The S&P 500 started off with a jump to new all-time highs, but it spent the month deflating as much as 5% from peak to trough, closing down over 3% in price and near the lows of the month. After a terrible sell-off, bonds recovered somewhat but ended up losing over 0.5% and have returned about -2.8% YTD. Here is how the models look:
Top 20 returned 1.28% in August, which was 4.18% better than the S&P 500, a stunningly strong outcome. The returns were quite varied, with five of our stocks rising in excess of 5%, including one large holding that rose almost 11%, while we had no double-digit decliners but several that retreated by 5-9%. We did exit one name during the month, and the stock we replaced it with rose slightly. We also had a few nice trades, trimming positions that later pulled back and adding to positions that advanced, though some of our additions fell as well.
CG/B lagged, returning -2.17%, which was .24% behind return of its stock/bond index. Still, it is having a great year, well beyond what I anticipated. Here, the returns in August had fewer outliers, including a name we added right before the earnings report and a subsequent decline. Conservative names in general were under pressure, and we had several stocks fall by 4-9%, with only one stock rising more than 1%. The portfolio remains quite underinvested in bonds at 25% (40% would be fully invested and in line with the benchmark) and neutral in stocks at 59% (60% would be fully invested). Being underweight stocks and bonds helped, but stock selection offset this benefit and resulted in very slight underperformance.
Last month, I updated my outlook for the rest of the year:
I have been suggesting that my original forecast of 1664 for year-end 2013 on the S&P 500 is likely too conservative. As the market approaches 1700 with 5 months to go, it's not difficult to imagine that the trends towards PE expansion persist. The earnings numbers, which I had thought might come down as the year progressed, have not. Instead, these estimates continue to suggest more of the same: Modest growth.
The key risks that I see developing are rising interest rates and weaker foreign economies, particularly China and some of the Latin American countries, like Brazil. These actually tend to offset each other, as they take turns being front and center. While I will be sharing my 2014 outlook in October, my initial read is that next year could be a down year for the market. I envision the rest of 2013 being sideways, with perhaps some upward extension to the range pattern forming. The recent move to new highs has been unimpressive to me. With that said, the technicals are not yet flashing any signals to concern me. Valuations remain reasonable, though not cheap. The economy continues to muddle along.
I continue to suggest that bonds will remain under pressure, though I don't expect a big move. As far as stocks, I am raising my year-end forecast to 1740 (15 PE on $116 of S&P 500 projected 2014 EPS). I would expect the action over the balance of the year to be between 1500 and 1800, most likely within a narrow range inside of that one. With this type of outlook, it should be clear that at 1700 I don't intend to chase stocks for the CG/B model, where we have a lot of cash.

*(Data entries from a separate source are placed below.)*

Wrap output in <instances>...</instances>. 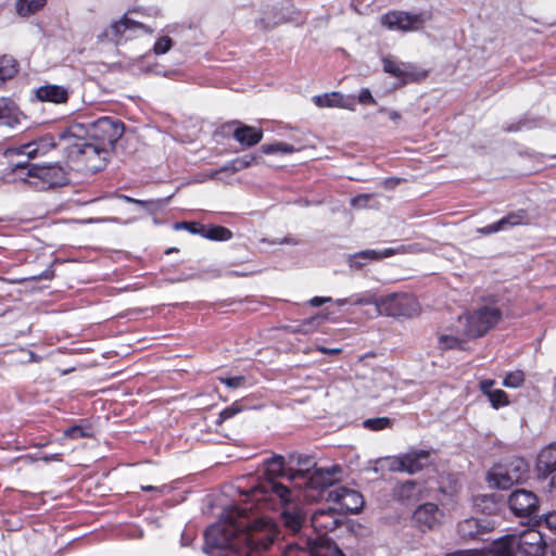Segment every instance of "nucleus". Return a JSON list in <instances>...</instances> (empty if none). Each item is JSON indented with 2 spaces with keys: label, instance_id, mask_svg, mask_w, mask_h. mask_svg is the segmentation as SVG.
<instances>
[{
  "label": "nucleus",
  "instance_id": "obj_1",
  "mask_svg": "<svg viewBox=\"0 0 556 556\" xmlns=\"http://www.w3.org/2000/svg\"><path fill=\"white\" fill-rule=\"evenodd\" d=\"M264 468L266 479L253 488L249 496L274 508L298 502L302 496L318 501L342 473L338 465L316 467L306 455H290L288 459L276 455L264 462Z\"/></svg>",
  "mask_w": 556,
  "mask_h": 556
},
{
  "label": "nucleus",
  "instance_id": "obj_2",
  "mask_svg": "<svg viewBox=\"0 0 556 556\" xmlns=\"http://www.w3.org/2000/svg\"><path fill=\"white\" fill-rule=\"evenodd\" d=\"M245 508L230 507L205 531L203 552L208 556H262L275 542L278 528L270 519L251 520Z\"/></svg>",
  "mask_w": 556,
  "mask_h": 556
},
{
  "label": "nucleus",
  "instance_id": "obj_3",
  "mask_svg": "<svg viewBox=\"0 0 556 556\" xmlns=\"http://www.w3.org/2000/svg\"><path fill=\"white\" fill-rule=\"evenodd\" d=\"M61 149L70 162L79 169L101 170L110 156V150L85 137V124L74 123L60 134Z\"/></svg>",
  "mask_w": 556,
  "mask_h": 556
},
{
  "label": "nucleus",
  "instance_id": "obj_4",
  "mask_svg": "<svg viewBox=\"0 0 556 556\" xmlns=\"http://www.w3.org/2000/svg\"><path fill=\"white\" fill-rule=\"evenodd\" d=\"M15 179L28 184L37 190L63 186L67 182V173L59 163L28 164L17 163L13 169Z\"/></svg>",
  "mask_w": 556,
  "mask_h": 556
},
{
  "label": "nucleus",
  "instance_id": "obj_5",
  "mask_svg": "<svg viewBox=\"0 0 556 556\" xmlns=\"http://www.w3.org/2000/svg\"><path fill=\"white\" fill-rule=\"evenodd\" d=\"M144 15L148 17H159L161 15L160 10L154 8L149 9H134L124 14L119 20L114 21L110 25V31L112 36L118 41L123 36H127V38H136L144 35H152L155 30V27L151 24H148L139 18L136 15Z\"/></svg>",
  "mask_w": 556,
  "mask_h": 556
},
{
  "label": "nucleus",
  "instance_id": "obj_6",
  "mask_svg": "<svg viewBox=\"0 0 556 556\" xmlns=\"http://www.w3.org/2000/svg\"><path fill=\"white\" fill-rule=\"evenodd\" d=\"M427 71L417 68L410 63L384 58V90L392 91L405 84L426 78Z\"/></svg>",
  "mask_w": 556,
  "mask_h": 556
},
{
  "label": "nucleus",
  "instance_id": "obj_7",
  "mask_svg": "<svg viewBox=\"0 0 556 556\" xmlns=\"http://www.w3.org/2000/svg\"><path fill=\"white\" fill-rule=\"evenodd\" d=\"M124 134V124L116 118L101 117L85 125V137L112 150Z\"/></svg>",
  "mask_w": 556,
  "mask_h": 556
},
{
  "label": "nucleus",
  "instance_id": "obj_8",
  "mask_svg": "<svg viewBox=\"0 0 556 556\" xmlns=\"http://www.w3.org/2000/svg\"><path fill=\"white\" fill-rule=\"evenodd\" d=\"M502 318L500 308L493 305H483L465 317H459V323L465 325V334L469 338L484 336Z\"/></svg>",
  "mask_w": 556,
  "mask_h": 556
},
{
  "label": "nucleus",
  "instance_id": "obj_9",
  "mask_svg": "<svg viewBox=\"0 0 556 556\" xmlns=\"http://www.w3.org/2000/svg\"><path fill=\"white\" fill-rule=\"evenodd\" d=\"M527 472L528 466L525 460L515 458L508 463L493 466L488 472L486 480L497 489L507 490L521 482Z\"/></svg>",
  "mask_w": 556,
  "mask_h": 556
},
{
  "label": "nucleus",
  "instance_id": "obj_10",
  "mask_svg": "<svg viewBox=\"0 0 556 556\" xmlns=\"http://www.w3.org/2000/svg\"><path fill=\"white\" fill-rule=\"evenodd\" d=\"M431 18L429 12L410 14L403 11H391L384 14V25L390 29L417 31Z\"/></svg>",
  "mask_w": 556,
  "mask_h": 556
},
{
  "label": "nucleus",
  "instance_id": "obj_11",
  "mask_svg": "<svg viewBox=\"0 0 556 556\" xmlns=\"http://www.w3.org/2000/svg\"><path fill=\"white\" fill-rule=\"evenodd\" d=\"M386 459L388 462V468L392 471L415 473L430 464V452L413 450L404 455L387 457Z\"/></svg>",
  "mask_w": 556,
  "mask_h": 556
},
{
  "label": "nucleus",
  "instance_id": "obj_12",
  "mask_svg": "<svg viewBox=\"0 0 556 556\" xmlns=\"http://www.w3.org/2000/svg\"><path fill=\"white\" fill-rule=\"evenodd\" d=\"M384 313L392 317L413 318L419 315L420 305L410 294H391L384 298Z\"/></svg>",
  "mask_w": 556,
  "mask_h": 556
},
{
  "label": "nucleus",
  "instance_id": "obj_13",
  "mask_svg": "<svg viewBox=\"0 0 556 556\" xmlns=\"http://www.w3.org/2000/svg\"><path fill=\"white\" fill-rule=\"evenodd\" d=\"M546 546L543 534L536 529L528 528L516 534L517 551L523 556H543Z\"/></svg>",
  "mask_w": 556,
  "mask_h": 556
},
{
  "label": "nucleus",
  "instance_id": "obj_14",
  "mask_svg": "<svg viewBox=\"0 0 556 556\" xmlns=\"http://www.w3.org/2000/svg\"><path fill=\"white\" fill-rule=\"evenodd\" d=\"M53 148L61 149L60 137L55 140L51 135H45L36 140L27 142L16 148L8 149L9 155H26L28 159H35L46 155Z\"/></svg>",
  "mask_w": 556,
  "mask_h": 556
},
{
  "label": "nucleus",
  "instance_id": "obj_15",
  "mask_svg": "<svg viewBox=\"0 0 556 556\" xmlns=\"http://www.w3.org/2000/svg\"><path fill=\"white\" fill-rule=\"evenodd\" d=\"M510 510L518 517H529L539 509V500L536 495L529 490H515L508 497Z\"/></svg>",
  "mask_w": 556,
  "mask_h": 556
},
{
  "label": "nucleus",
  "instance_id": "obj_16",
  "mask_svg": "<svg viewBox=\"0 0 556 556\" xmlns=\"http://www.w3.org/2000/svg\"><path fill=\"white\" fill-rule=\"evenodd\" d=\"M327 501L337 504L341 510L350 513H357L364 505L362 494L345 486H337L328 491Z\"/></svg>",
  "mask_w": 556,
  "mask_h": 556
},
{
  "label": "nucleus",
  "instance_id": "obj_17",
  "mask_svg": "<svg viewBox=\"0 0 556 556\" xmlns=\"http://www.w3.org/2000/svg\"><path fill=\"white\" fill-rule=\"evenodd\" d=\"M312 528L317 533L315 540L327 539L329 532L336 530L341 523V519L337 513V508H327L316 510L311 518Z\"/></svg>",
  "mask_w": 556,
  "mask_h": 556
},
{
  "label": "nucleus",
  "instance_id": "obj_18",
  "mask_svg": "<svg viewBox=\"0 0 556 556\" xmlns=\"http://www.w3.org/2000/svg\"><path fill=\"white\" fill-rule=\"evenodd\" d=\"M71 93L72 90L70 87L56 84H45L33 90L34 99L39 102H48L55 105L66 104Z\"/></svg>",
  "mask_w": 556,
  "mask_h": 556
},
{
  "label": "nucleus",
  "instance_id": "obj_19",
  "mask_svg": "<svg viewBox=\"0 0 556 556\" xmlns=\"http://www.w3.org/2000/svg\"><path fill=\"white\" fill-rule=\"evenodd\" d=\"M303 502L309 501L302 496L298 502L286 504L277 508L270 507L269 505L264 506L271 510L282 509L281 517L286 528L290 530L292 533H298L302 529L305 520L304 513L300 508V505Z\"/></svg>",
  "mask_w": 556,
  "mask_h": 556
},
{
  "label": "nucleus",
  "instance_id": "obj_20",
  "mask_svg": "<svg viewBox=\"0 0 556 556\" xmlns=\"http://www.w3.org/2000/svg\"><path fill=\"white\" fill-rule=\"evenodd\" d=\"M428 496L424 482L407 480L394 489V497L404 505H412Z\"/></svg>",
  "mask_w": 556,
  "mask_h": 556
},
{
  "label": "nucleus",
  "instance_id": "obj_21",
  "mask_svg": "<svg viewBox=\"0 0 556 556\" xmlns=\"http://www.w3.org/2000/svg\"><path fill=\"white\" fill-rule=\"evenodd\" d=\"M443 513L437 504L425 503L420 505L413 515L414 522L422 530L434 529L442 521Z\"/></svg>",
  "mask_w": 556,
  "mask_h": 556
},
{
  "label": "nucleus",
  "instance_id": "obj_22",
  "mask_svg": "<svg viewBox=\"0 0 556 556\" xmlns=\"http://www.w3.org/2000/svg\"><path fill=\"white\" fill-rule=\"evenodd\" d=\"M495 526V520L467 518L458 523V533L465 540L478 539L483 533L492 531Z\"/></svg>",
  "mask_w": 556,
  "mask_h": 556
},
{
  "label": "nucleus",
  "instance_id": "obj_23",
  "mask_svg": "<svg viewBox=\"0 0 556 556\" xmlns=\"http://www.w3.org/2000/svg\"><path fill=\"white\" fill-rule=\"evenodd\" d=\"M313 102L318 108H339L355 111L356 98L353 94H343L333 91L314 96Z\"/></svg>",
  "mask_w": 556,
  "mask_h": 556
},
{
  "label": "nucleus",
  "instance_id": "obj_24",
  "mask_svg": "<svg viewBox=\"0 0 556 556\" xmlns=\"http://www.w3.org/2000/svg\"><path fill=\"white\" fill-rule=\"evenodd\" d=\"M527 224H529V217L527 212L523 210H519L517 212L508 214L507 216L501 218L498 222L494 224L479 228L478 232L482 235H491L505 229L507 226H518Z\"/></svg>",
  "mask_w": 556,
  "mask_h": 556
},
{
  "label": "nucleus",
  "instance_id": "obj_25",
  "mask_svg": "<svg viewBox=\"0 0 556 556\" xmlns=\"http://www.w3.org/2000/svg\"><path fill=\"white\" fill-rule=\"evenodd\" d=\"M536 471L544 477L556 471V442L544 446L536 457Z\"/></svg>",
  "mask_w": 556,
  "mask_h": 556
},
{
  "label": "nucleus",
  "instance_id": "obj_26",
  "mask_svg": "<svg viewBox=\"0 0 556 556\" xmlns=\"http://www.w3.org/2000/svg\"><path fill=\"white\" fill-rule=\"evenodd\" d=\"M237 127L233 129V138L245 147H253L263 139V130L257 127L236 123Z\"/></svg>",
  "mask_w": 556,
  "mask_h": 556
},
{
  "label": "nucleus",
  "instance_id": "obj_27",
  "mask_svg": "<svg viewBox=\"0 0 556 556\" xmlns=\"http://www.w3.org/2000/svg\"><path fill=\"white\" fill-rule=\"evenodd\" d=\"M382 258V252L378 250H364L348 256V264L351 269L362 270L371 263H377Z\"/></svg>",
  "mask_w": 556,
  "mask_h": 556
},
{
  "label": "nucleus",
  "instance_id": "obj_28",
  "mask_svg": "<svg viewBox=\"0 0 556 556\" xmlns=\"http://www.w3.org/2000/svg\"><path fill=\"white\" fill-rule=\"evenodd\" d=\"M516 549V534H507L492 543L490 554L492 556H514Z\"/></svg>",
  "mask_w": 556,
  "mask_h": 556
},
{
  "label": "nucleus",
  "instance_id": "obj_29",
  "mask_svg": "<svg viewBox=\"0 0 556 556\" xmlns=\"http://www.w3.org/2000/svg\"><path fill=\"white\" fill-rule=\"evenodd\" d=\"M18 108L9 98H0V123L12 126L17 122Z\"/></svg>",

As always, I don't have a crystal ball, and my expectations aren't set in stone. I was pretty conservative to start the year in my view, yet my 1664 forecast was actually an extreme outlier at the time. 1740 is just 3.3% higher than the close in July and means a 24% return instead of a 19% return for the year. As a reminder, I am more of a stock-picker than a market-timer. In Top 20, we remain fully invested, so this isn't even an issue for that model portfolio.
At this point, following some extension of the rise in rates as well as the reversal following new highs in stocks, I want to add to my previous comments. I liked the reversal near 3% for the 10-year Treasury. There is concern over the succession of Ben Bernanke as Chairman of the Federal Reserve Board of Governors, with Larry Summers now being considered when most had thought only Janet Yellen was a possibility. This is going to remain an overhang no matter who is selected, as change is always a reason an excuse for concern. In the end, there are so many other factors that will be of more importance, particularly the pace of the recovery.
With the pullback to 1633, I am more bullish. We are in the bottom half of the 1500-1800 range I expect, though clearly a drop to 1500 would be pretty big. This pullback has been highly rotational, with profit-taking in some conservative stocks that is giving us the ability to add new positions in CG/B. I have several names lined up that I plan to consider. As far as trying to anticipate some levels of support from here, I see 1600 as the next stop (150dma, round number, chart support). Beneath that, 1574 (rising 200dma, summer lows and chart). Finally 1541 (10% correction, 38% retracement of May 2012 to August 2013).